Além disso, a Fincoop tem criado frentes de consultoria aos cooperados, para ajudá-los na gestão de questões complexas para a maioria, como a sucessão e a organização financeira.

No caso da sucessão, Degobbi afirma que existe muita dificuldade dos produtores em organizar um processo claro de transição para os herdeiros, em entender as alternativas existentes e preparar suas propriedades juridicamente para esse passo.

Hoje, esse programa já atende a 18 famílias de cooperados com o serviço, lançado há seis meses. A Fincoop buscou a ajuda de escritórios especializados no assunto e trata esse projeto como um piloto.

“É um projeto que tem propósito. Queremos criar algo novo para o agro”, diz.

Na outra frente, a Fincoop fechou uma parceria com a consultoria Deloitte para ajudar cooperados a organizar suas demonstrações financeiras.
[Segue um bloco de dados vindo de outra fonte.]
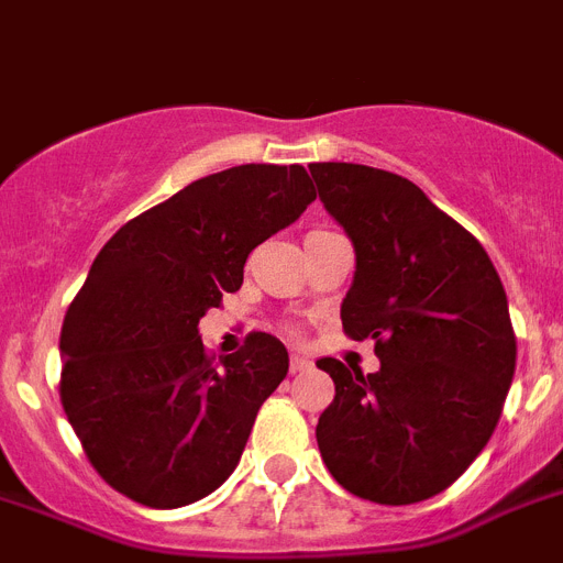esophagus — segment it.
<instances>
[{
    "label": "esophagus",
    "mask_w": 563,
    "mask_h": 563,
    "mask_svg": "<svg viewBox=\"0 0 563 563\" xmlns=\"http://www.w3.org/2000/svg\"><path fill=\"white\" fill-rule=\"evenodd\" d=\"M288 368H291V374L309 371L311 368V360H306V356H300V354H291V363H288Z\"/></svg>",
    "instance_id": "1"
}]
</instances>
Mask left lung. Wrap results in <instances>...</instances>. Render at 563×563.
Wrapping results in <instances>:
<instances>
[{
  "label": "left lung",
  "mask_w": 563,
  "mask_h": 563,
  "mask_svg": "<svg viewBox=\"0 0 563 563\" xmlns=\"http://www.w3.org/2000/svg\"><path fill=\"white\" fill-rule=\"evenodd\" d=\"M311 178L354 243L342 329L371 336L379 356L368 376L317 363L336 390L317 422L320 456L354 496L424 501L485 451L505 408L516 371L505 286L482 243L413 180L334 161Z\"/></svg>",
  "instance_id": "left-lung-1"
}]
</instances>
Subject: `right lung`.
Listing matches in <instances>:
<instances>
[{"mask_svg":"<svg viewBox=\"0 0 563 563\" xmlns=\"http://www.w3.org/2000/svg\"><path fill=\"white\" fill-rule=\"evenodd\" d=\"M300 164L192 180L112 234L62 325V405L90 464L144 507L192 505L232 476L288 351L254 331L212 363L200 317L238 291L254 246L306 212Z\"/></svg>","mask_w":563,"mask_h":563,"instance_id":"right-lung-1","label":"right lung"}]
</instances>
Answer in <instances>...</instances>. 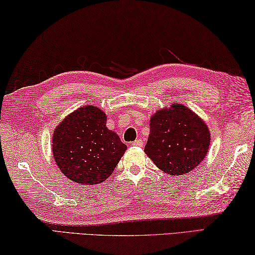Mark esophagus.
Masks as SVG:
<instances>
[{"label":"esophagus","instance_id":"obj_1","mask_svg":"<svg viewBox=\"0 0 255 255\" xmlns=\"http://www.w3.org/2000/svg\"><path fill=\"white\" fill-rule=\"evenodd\" d=\"M132 144L135 145V146H142V145H143V142H142L141 140H135Z\"/></svg>","mask_w":255,"mask_h":255}]
</instances>
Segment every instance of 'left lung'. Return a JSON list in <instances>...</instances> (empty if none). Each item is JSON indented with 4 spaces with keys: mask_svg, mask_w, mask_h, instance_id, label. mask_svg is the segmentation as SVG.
Segmentation results:
<instances>
[{
    "mask_svg": "<svg viewBox=\"0 0 255 255\" xmlns=\"http://www.w3.org/2000/svg\"><path fill=\"white\" fill-rule=\"evenodd\" d=\"M211 133L206 123L182 104H171L151 116L144 152L169 176L190 172L206 157Z\"/></svg>",
    "mask_w": 255,
    "mask_h": 255,
    "instance_id": "left-lung-1",
    "label": "left lung"
}]
</instances>
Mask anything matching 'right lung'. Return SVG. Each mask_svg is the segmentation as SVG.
Segmentation results:
<instances>
[{"label": "right lung", "instance_id": "obj_1", "mask_svg": "<svg viewBox=\"0 0 255 255\" xmlns=\"http://www.w3.org/2000/svg\"><path fill=\"white\" fill-rule=\"evenodd\" d=\"M51 142L60 171L87 186L106 180L127 150L120 136L106 128L104 112L93 105L66 116L55 128Z\"/></svg>", "mask_w": 255, "mask_h": 255}]
</instances>
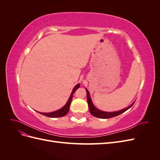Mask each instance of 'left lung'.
Listing matches in <instances>:
<instances>
[{"mask_svg": "<svg viewBox=\"0 0 160 160\" xmlns=\"http://www.w3.org/2000/svg\"><path fill=\"white\" fill-rule=\"evenodd\" d=\"M86 91H87V99H88L89 109L90 113H91V115H93V116H95V117L98 118L109 119V118L115 117V116H118L120 114H122V113L125 112V111L128 110L130 108H132V105L134 104V103H133L132 105H130L129 107L125 108L122 110L118 111H115V112H106V111H101L98 109H97L95 107V105H93V102H92V101H91L89 91L86 89Z\"/></svg>", "mask_w": 160, "mask_h": 160, "instance_id": "8db88e82", "label": "left lung"}]
</instances>
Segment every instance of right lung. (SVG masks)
<instances>
[{
  "mask_svg": "<svg viewBox=\"0 0 160 160\" xmlns=\"http://www.w3.org/2000/svg\"><path fill=\"white\" fill-rule=\"evenodd\" d=\"M79 87H80L79 83L77 84L76 86H75V88H73V89H72L71 96L69 97V98L68 101H67V103L61 109L57 110V111H53V112H51V113H40L43 115L47 116V117H49V118H60V117H62V116L65 115L67 113H68V111L69 110V107H70V105H71L72 98V95H73L75 91L77 89L79 88Z\"/></svg>",
  "mask_w": 160,
  "mask_h": 160,
  "instance_id": "add662e5",
  "label": "right lung"
}]
</instances>
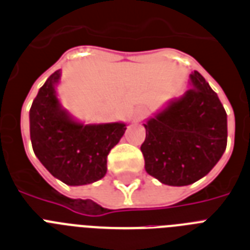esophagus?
I'll use <instances>...</instances> for the list:
<instances>
[{
  "label": "esophagus",
  "instance_id": "esophagus-1",
  "mask_svg": "<svg viewBox=\"0 0 250 250\" xmlns=\"http://www.w3.org/2000/svg\"><path fill=\"white\" fill-rule=\"evenodd\" d=\"M146 114H147V113H146V110H139L137 111V114H136V118L144 119L146 117Z\"/></svg>",
  "mask_w": 250,
  "mask_h": 250
}]
</instances>
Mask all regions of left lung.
I'll list each match as a JSON object with an SVG mask.
<instances>
[{
    "instance_id": "obj_1",
    "label": "left lung",
    "mask_w": 250,
    "mask_h": 250,
    "mask_svg": "<svg viewBox=\"0 0 250 250\" xmlns=\"http://www.w3.org/2000/svg\"><path fill=\"white\" fill-rule=\"evenodd\" d=\"M145 123L141 145L146 172L169 186H186L209 173L227 145V115L204 77Z\"/></svg>"
}]
</instances>
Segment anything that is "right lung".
Segmentation results:
<instances>
[{"mask_svg": "<svg viewBox=\"0 0 250 250\" xmlns=\"http://www.w3.org/2000/svg\"><path fill=\"white\" fill-rule=\"evenodd\" d=\"M56 70L40 88L29 110L34 154L46 169L66 185L78 186L106 173V158L125 131V123L87 125L72 121L56 97Z\"/></svg>", "mask_w": 250, "mask_h": 250, "instance_id": "add662e5", "label": "right lung"}]
</instances>
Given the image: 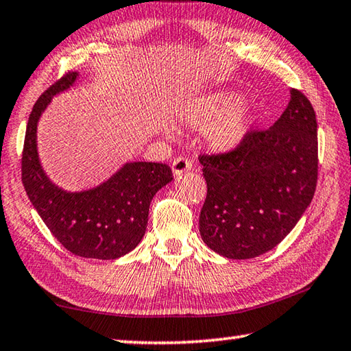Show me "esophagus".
<instances>
[{
  "label": "esophagus",
  "instance_id": "esophagus-1",
  "mask_svg": "<svg viewBox=\"0 0 351 351\" xmlns=\"http://www.w3.org/2000/svg\"><path fill=\"white\" fill-rule=\"evenodd\" d=\"M171 170H173L175 176H180V175L184 173V171L192 170V161H189L187 158L178 156L175 161L171 162Z\"/></svg>",
  "mask_w": 351,
  "mask_h": 351
}]
</instances>
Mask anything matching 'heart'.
Segmentation results:
<instances>
[{
	"mask_svg": "<svg viewBox=\"0 0 351 351\" xmlns=\"http://www.w3.org/2000/svg\"><path fill=\"white\" fill-rule=\"evenodd\" d=\"M241 104L243 97L237 93H212L184 106L181 121L195 130L210 128V145L229 152L241 144L252 123L251 110Z\"/></svg>",
	"mask_w": 351,
	"mask_h": 351,
	"instance_id": "1",
	"label": "heart"
}]
</instances>
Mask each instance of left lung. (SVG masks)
I'll use <instances>...</instances> for the list:
<instances>
[{
  "label": "left lung",
  "mask_w": 351,
  "mask_h": 351,
  "mask_svg": "<svg viewBox=\"0 0 351 351\" xmlns=\"http://www.w3.org/2000/svg\"><path fill=\"white\" fill-rule=\"evenodd\" d=\"M207 195L201 239L226 258L271 251L304 215L316 192L317 122L310 100L291 90L268 130H251L234 150L199 154Z\"/></svg>",
  "instance_id": "obj_1"
}]
</instances>
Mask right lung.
I'll use <instances>...</instances> for the list:
<instances>
[{
  "label": "right lung",
  "instance_id": "right-lung-1",
  "mask_svg": "<svg viewBox=\"0 0 351 351\" xmlns=\"http://www.w3.org/2000/svg\"><path fill=\"white\" fill-rule=\"evenodd\" d=\"M77 77L64 74L35 102L23 147L21 181L35 210L63 247L79 257L114 260L139 245L152 199L173 175L167 164L127 162L108 181L83 192H66L47 178L37 150L40 116Z\"/></svg>",
  "mask_w": 351,
  "mask_h": 351
}]
</instances>
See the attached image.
A ideia é que eles tenham uma espécie de DRE (demonstrativo de resultados), com a assinatura de uma empresa especializada.

“A gente vê que às vezes o produtor paga juros mais caros porque ele não tem isso e o banco não consegue ter essa visão da operação dele”, diz Degobbi.

Os rumos da expansão

Um dos trunfos da Coopercitrus para os momentos de maior dificuldades é a diversificação de culturas entre os seus associados e de negócios da cooperativa.

O que nasceu, como nome diz, como uma associação de citricultores, hoje é uma potência com cooperados de diversos portes – inclusive grandes produtores – também na cana-de-açúcar, café, grãos, hortifrutis e, mais recentemente, na pecuária, com um investimento de R$ 100 milhões anunciado em fevereiro passado em um complexo para confinamento.

O crescimento é forte, mas controlado. Degobbi diz que a expansão das lojas da Coopercitrus deve se manter na média de duas a três novas por ano, resistindo à tentação de avançar ainda mais sobre áreas hoje desatendidas pela crise no setor de distribuição de insumos.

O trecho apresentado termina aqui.